No caso brasileiro, o direito à moradia está mais do que assegurado no papel - na Constituição de 1988 e legislações posteriores, incluindo o Estatuto da Cidade e a garantia da função social das cidades e da propriedade. Este tema foi objeto de estudo recente do Instituto de Pesquisa Econômica Aplicada (Ipea), que faz um balanço dos 20 anos da Constituição de 1988 em diversas áreas [leia mais no box As garantias na legislação e indicação do livro na seção Estante]. Frente ao perfil político das constituições anteriores, orientadas preponderantemente por valores liberais (1891), corporativistas (1934), desenvolvimentistas (1946) ou autoritárias (1937 e 1967) acerca das funções do Estado, a Constituição de 1988 é considerada por muitos como a "Constituição cidadã", devido aos avanços significativos no que se refere aos direitos sociais, observa Valdemar Araújo, professor do Departamento de Ciência Politica da Universidade Federal da Bahia e pesquisador visitante do Ipea.
No artigo sexto do capítulo dedicado aos direitos sociais, está explicitado que "são direitos sociais a educação, a saúde, o trabalho, a moradia, o lazer, a segurança, a previdência social, a proteção à maternidade e à infância, a assistência aos desamparados, na forma desta Constituição". "Trata-se de uma ampla gama de direitos que envolvem não apenas as políticas sociais em seu sentido mais restrito, mas também grande parte das denominadas políticas urbanas, como habitação, saneamento e transporte urbano, incluídas dentro do conceito de direito à moradia em sentido amplo e tidas pela Constituição de 1988 como serviços públicos de caráter essencial", sublinha Araújo.
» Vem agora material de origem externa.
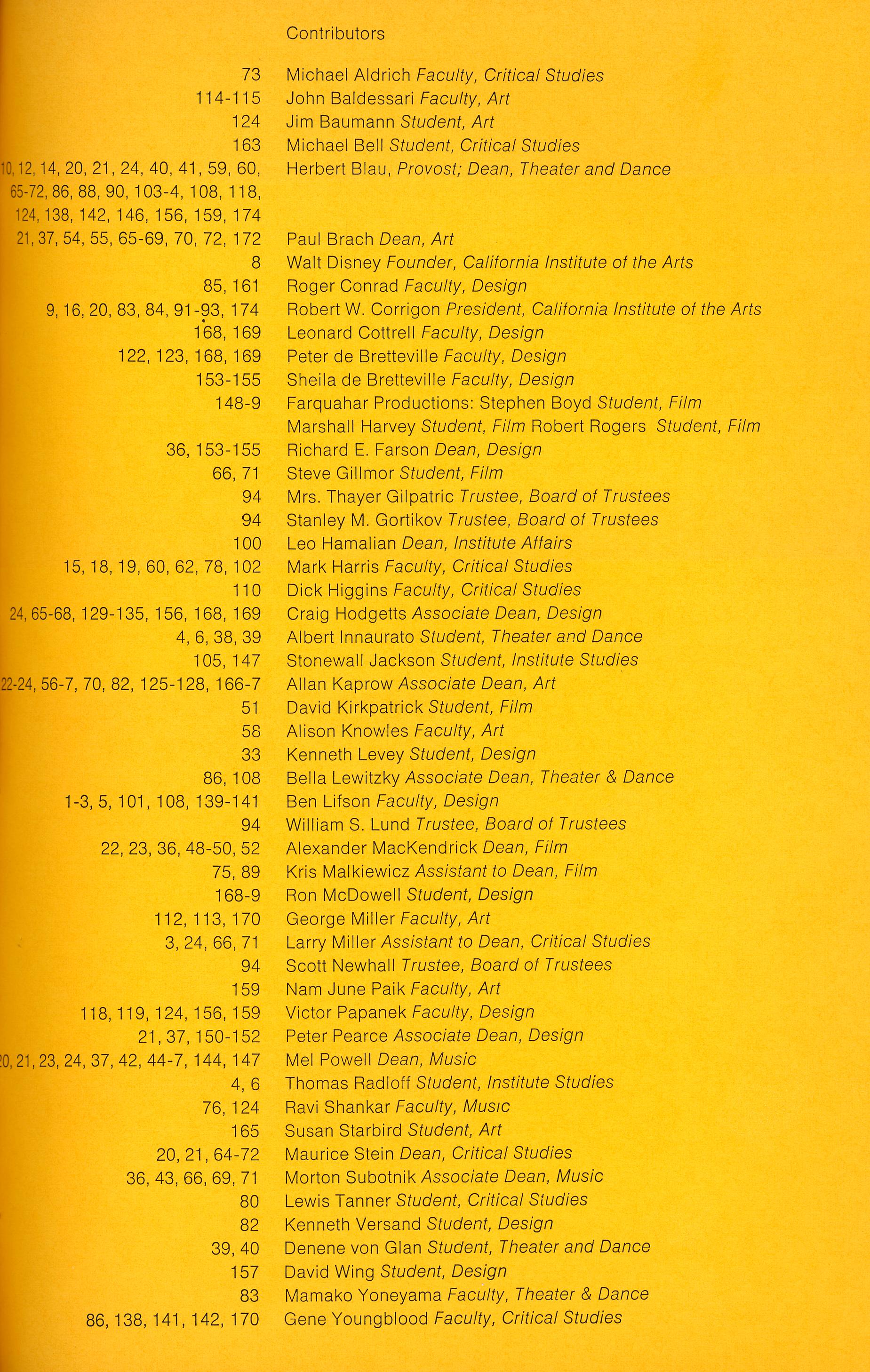 Contributors

73 Michael Aldrich Faculty, Critical Studies
114-115 John Baldessari Faculty, Art
124 Jim Baumann Student, Art
163 Michael Bell Student, Critical Studies
10, 12, 14, 20, 21, 24, 40, 41, 59, 60, 65-72, 86, 88, 90, 103-4, 108, 118, 124, 138, 142, 146, 156, 159, 174 Herbert Blau, Provost; Dean, Theater and Dance
21, 37, 54, 55, 65-69, 70, 72, 172 Paul Brach Dean, Art
8 Walt Disney Founder, California Institute of the Arts
85, 161 Roger Conrad Faculty, Design
9, 16, 20, 83, 84, 91-93, 174 Robert W. Corrigon President, California Institute of the Arts
168, 169 Leonard Cottrell Faculty, Design
122, 123, 168, 169 Peter de Bretteville Faculty, Design
153-155 Sheila de Bretteville Faculty, Design
148-9 Farquahar Productions: Stephen Boyd Student, Film Marshall Harvey Student, Film Robert Rogers Student, Film
36, 153-155 Richard E. Farson Dean, Design
66, 71 Steve Gillmor Student, Film
94 Mrs. Thayer Gilpatric Trustee, Board of Trustees
94 Stanley M. Gortikov Trustee, Board of Trustees
100 Leo Hamalian Dean, Institute Affairs
15, 18, 19, 60, 62, 78, 102 Mark Harris Faculty, Critical Studies
110 Dick Higgins Faculty, Critical Studies
24, 65-68, 129-135, 156, 168, 169 Craig Hodgetts Associate Dean, Design
4, 6, 38, 39 Albert Innaurato Student, Theater and Dance
105, 147 Stonewall Jackson Student, Institute Studies
22-24, 56-7, 70, 82, 125-128, 166-7 Allan Kaprow Associate Dean, Art
51 David Kirkpatrick Student, Film
58 Alison Knowles Faculty, Art
33 Kenneth Levey Student, Design
86, 108 Bella Lewitzky Associate Dean, Theater & Dance
1-3, 5, 101, 108, 139-141 Ben Lifson Faculty, Design
94 William S. Lund Trustee, Board of Trustees
22, 23, 36, 48-50, 52 Alexander MacKendrick Dean, Film
75, 89 Kris Malkiewicz Assistant to Dean, Film
168-9 Ron McDowell Student, Design
112, 113, 170 George Miller Faculty, Art
3, 24, 66, 71 Larry Miller Assistant to Dean, Critical Studies
94 Scott Newhall Trustee, Board of Trustees
159 Nam June Paik Faculty, Art
118, 119, 124, 156, 159 Victor Papanek Faculty, Design
21, 37, 150-152 Peter Pearce Associate Dean, Design
20, 21, 23, 24, 37, 42, 44-7, 144, 147 Mel Powell Dean, Music
4, 6 Thomas Radloff Student, Institute Studies
76, 124 Ravi Shankar Faculty, Music
165 Susan Starbird Student, Art
20, 21, 64-72 Maurice Stein Dean, Critical Studies
36, 43, 66, 69, 71 Morton Subotnik Associate Dean, Music
80 Lewis Tanner Student, Critical Studies
82 Kenneth Versand Student, Design
39, 40 Denene von Glan Student, Theater and Dance
157 David Wing Student, Design
83 Mamako Yoneyama Faculty, Theater & Dance
86, 138, 141, 142, 170 Gene Youngblood Faculty, Critical Studies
Entretanto, os avanços ocorridos na legislação de direito à moradia a partir da Constituição de 1988 não se traduziram em avanços concretos nas condições de habitação e acesso a serviços urbanos da população brasileira. "Os resultados estão aquém do esperado, a começar pelo déficit habitacional estimado em cerca de 7,9 milhões de moradias. Ainda existe no País um conjunto de necessidades habitacionais não satisfeitas, que configuram violações do direito à moradia, afetando, sobretudo, as camadas mais pobres da população e os residentes em assentamentos humanos precários. Nas zonas urbanas brasileiras ainda há 54,6 milhões de brasileiros que convivem com pelo menos um tipo de inadequação habitacional", frisa Maria da Piedade Morais, coordenadora de Estudos Setoriais Urbanos do Ipea. (continua no site link acima)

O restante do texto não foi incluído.